Dreams Recurring

I am a 26 year old college student at Ohio State University (OSU). I am male, white, homosexual. If you want to know anything else, you'll just have to read the blog itself. The title comes from an old Husker Du song, though I did change it slightly. **ATTENTION** some of the entries in this blog contain sexually explicit material.

Name:
Location: Columbus, Ohio, United States

Please read my blog, because, unlike most of the people on here, I really do keep up on it. It's not very stylish, my blog, but I do take it at least semi-seriously, and post regularly. Surely such perseverence and loyalty is worth something?

Monday, February 07, 2005

No graduate school for me....

I'm so sad right now. I just found out that to get into the OSU English Master's program you have to have a 3.85 GPA, and all I got is a 3.3. People are too smart, I just can't compete. I'm just going to have to accept the fact that I'm just not destined for a life in academia...

Well, there's probably hope for me...if I go to a lesser school or something...but...a master's degree is a lot of money to spend...if I can't get into a good school, then it won't lead to anything, and I'll have spent all that money just to amuse myself. I can't afford to just amuse myself.

Why do I have to be so poor!

I acted out a bit today...in rather inappropriate ways...I don't know where I'm going...I feel so lost...and empty...
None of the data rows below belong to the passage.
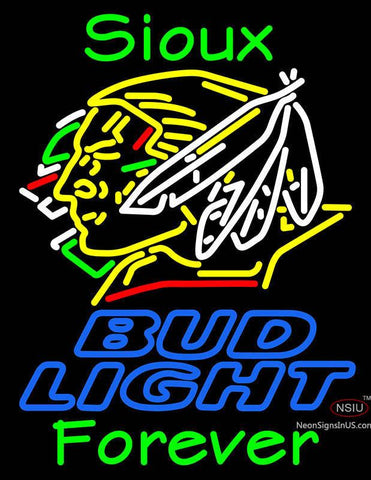 Custom Sioux Forever Neon Sign  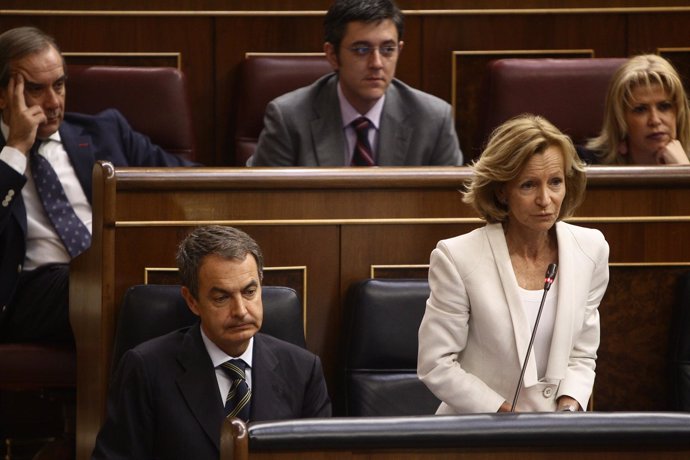 Ministra De Economía Y Vicepresidenta Económica, Elena Salgado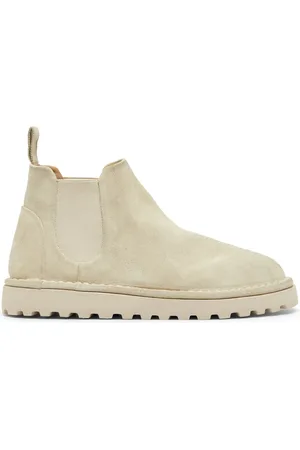 MARSÈLL Ankelboots i mocka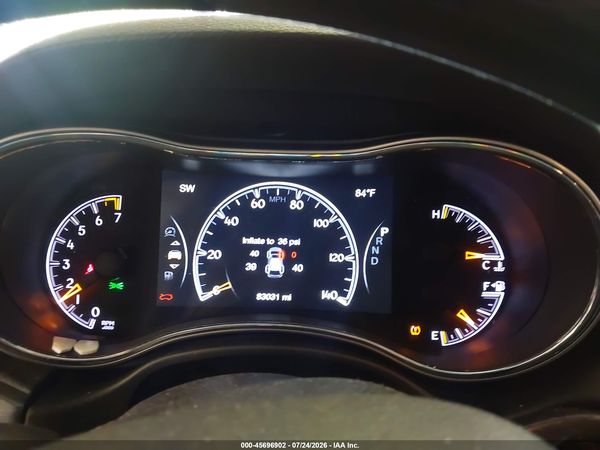 2018 JEEP GRAND CHEROKEE LIMITED 4X4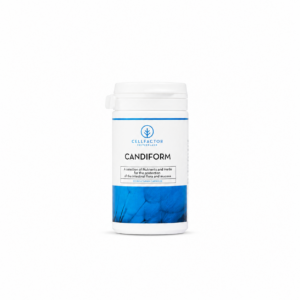 CANDIFORM συμπλήρωμα διατροφής με Lactobacillus acidophilus και ψύλλιο – 50 κάψουλες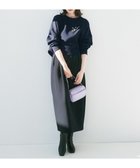 【アンフィーロ 自由区/UNFILO】の【洗える/ストレッチ】BEAUTY FORM JERSEY コクーン スカート ネイビー|ID: prp329100004337546 ipo3291000000032559902
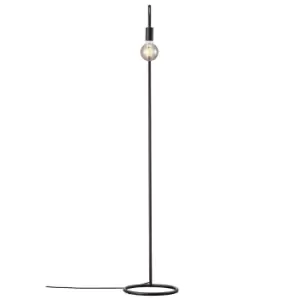 Image of Paco Floor Lamp Black, E27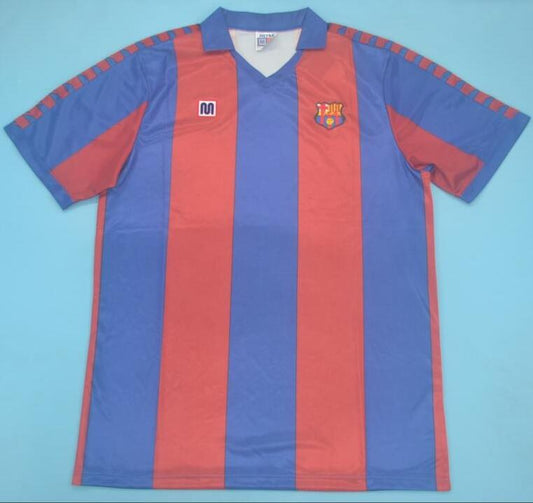 Retro Barcelona Home Football Jersey 1982/1984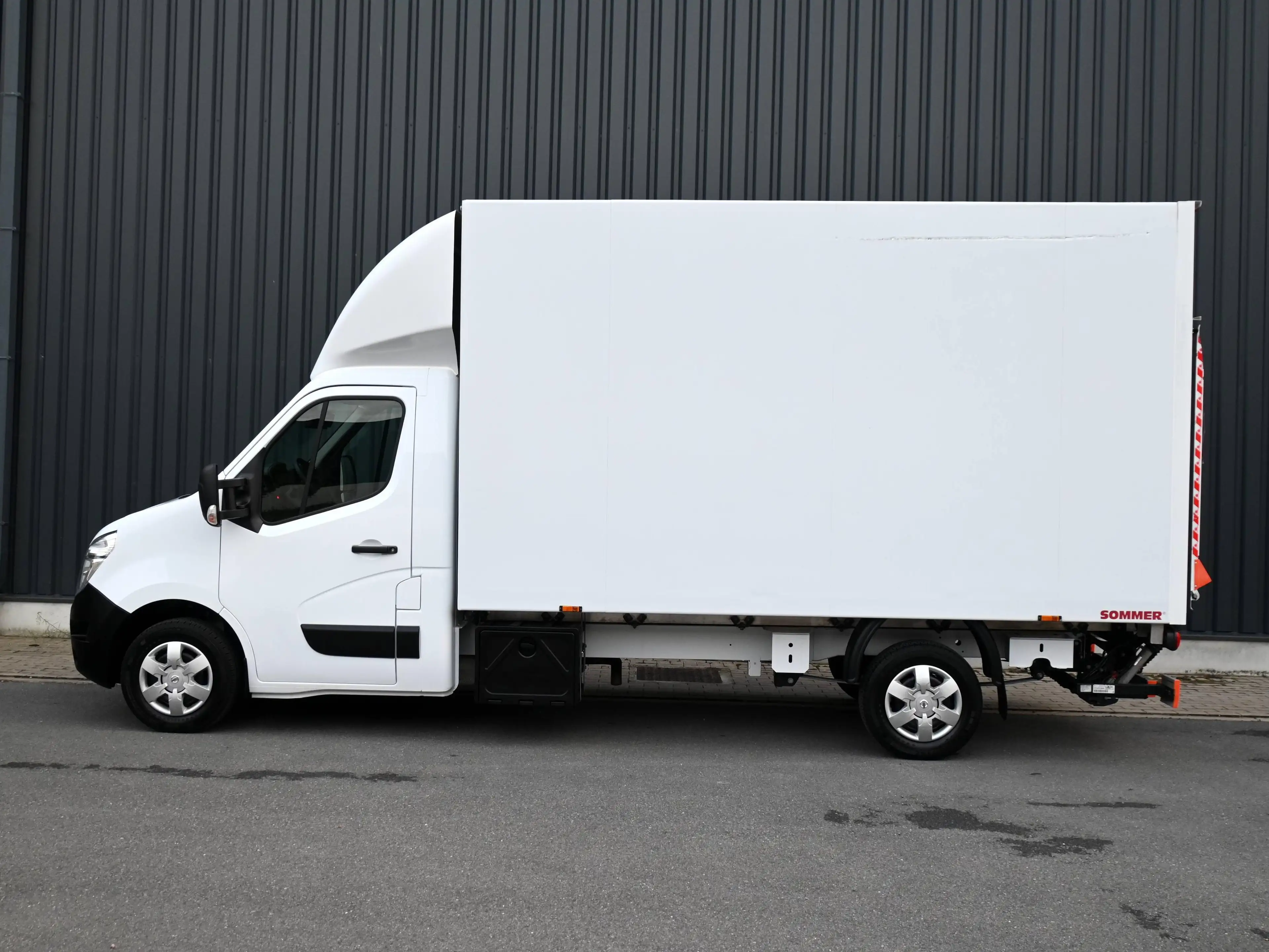 Renault Master Nissan Interstar 2.3Dci 163PK Meubelbak + laadklep Kist Lift — photo 6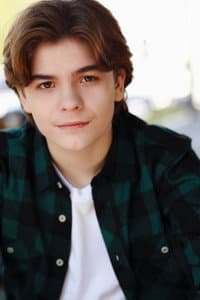 Gavin Bedell in The Autumn Girl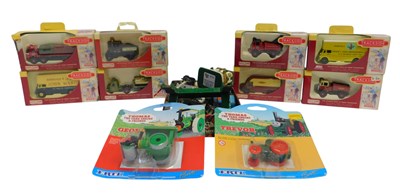 Lot 495 - Lledo Days Gone Trackside vehicles, to include...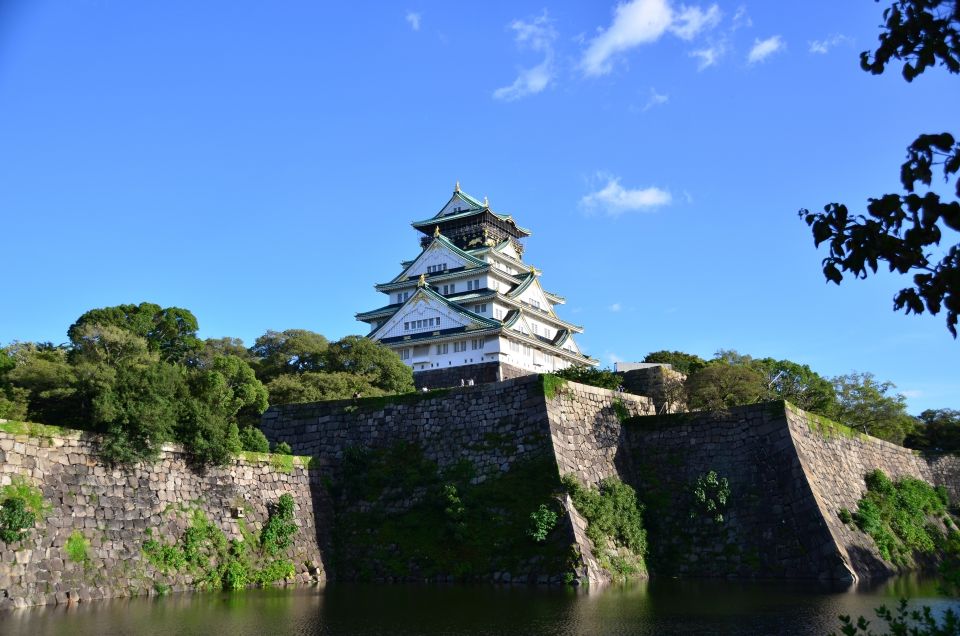 Osaka: Main Sights and Hidden Spots Guided Walking Tour - Meeting and Finish Locations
I think about giving up the compulsive sex, but then something always happens to make me think "acting out is great! I should do it more often." Or at least that I don't want to give it up completely. Like, for example, over the weekend I got to have sex with two guys at once, which I haven't done in awhile. They were doing this thing where they had both their cocks in my mouth at once. It was great! I've been thinking about it alot...

But then all that day, before then and after then, I just felt so weird, so grey and pale, with no sense of pleasure at all. I think that the SCA people would say that instead of confronting my depression I was using sex to escape it. That's true. But is that really so bad?

I'm going to go see Doctor Ruth speak tonight. I'm looking forward to it.